The all-new Phantom made its debut last week and — shock, horror — features plenty of sumptuous detailing not even
a high-end apartment would be able to boast.
It’s a bit of a show-off’s car, this. But then, no one in history has uttered the phrase “crikey, I barely even noticed that Rolls-Royce Phantom back there!”
The new flagship Roller is the first to be built on an all-new aluminium platform unique to the heritage brand (as opposed to the stretched-out 7-Series underbody on which the previous seventh generation Phantom sat).
Drivers will still see some elements inside the luxurious interior borrowed from Rolls-Royces parent company — such as the BMW iDrive-style infotainment controller.
But, for the most part, the Phantom is all about exclusive individualism.
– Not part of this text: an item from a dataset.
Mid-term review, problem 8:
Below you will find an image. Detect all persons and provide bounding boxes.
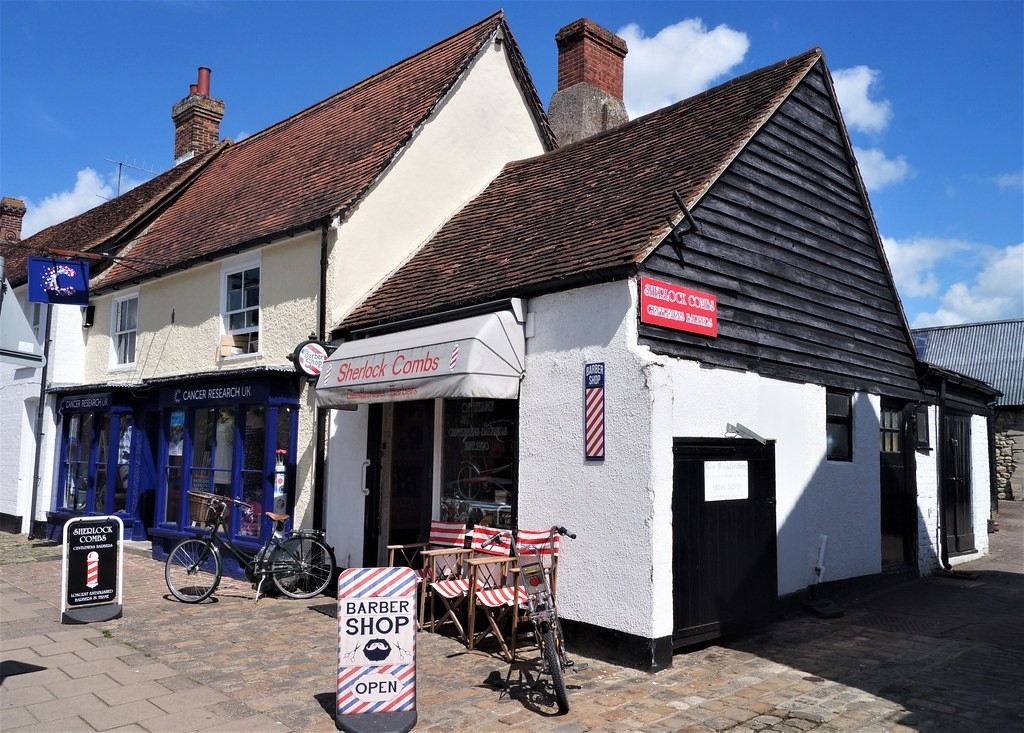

Including the opportunity for owners to display one-off pieces of art in the dashboard.
The new Phantom features a glassed-off gallery area within the dashboard where owners can display the work of their favourite artist.
Rolls-Royce says it will liaise with whichever artist an individual owner chooses to commission the appropriately sized work. Er, assuming said favourite artist is alive and happy to work in a miniature landscape format.
Giles Taylor, head of design for Rolls-Royce, told media that a key goal with the new car was to reinterpret the motor cars’ dashboard from being a dead expanse into a riveting focal point.
Kind of kicks the idea of personalised mood lighting in footwells as being uniquely individual into touch, doesn’t it?
While we would love some wag to adorn the Phantom’s gallery area with a detailed painting of the same section of dashboard from, say, a 1980s Ford Sierra, we can only assume much more upmarket works of art will be commissioned.
A shame, but inevitable.
Honda S2000 to be reborn?
There’s nothing like a suggestively blobby design render in a patent application to get the automotive world a-fizzin.
Usually such patent applications detail (at their least-interesting)
a new interior door handle design, or (at their most outrageous), a flying car concept.
But, just occasionally, a fully realised render comes to light, showcasing a tantalising peek behind the curtain at what a particular car company might be thinking about producing next.
Such was the case last week when detailed digital images, penned by Honda designers, were unearthed.
The images show a diminutive-looking open-top sports car, not unlike a mini-me version of the NSX supercar.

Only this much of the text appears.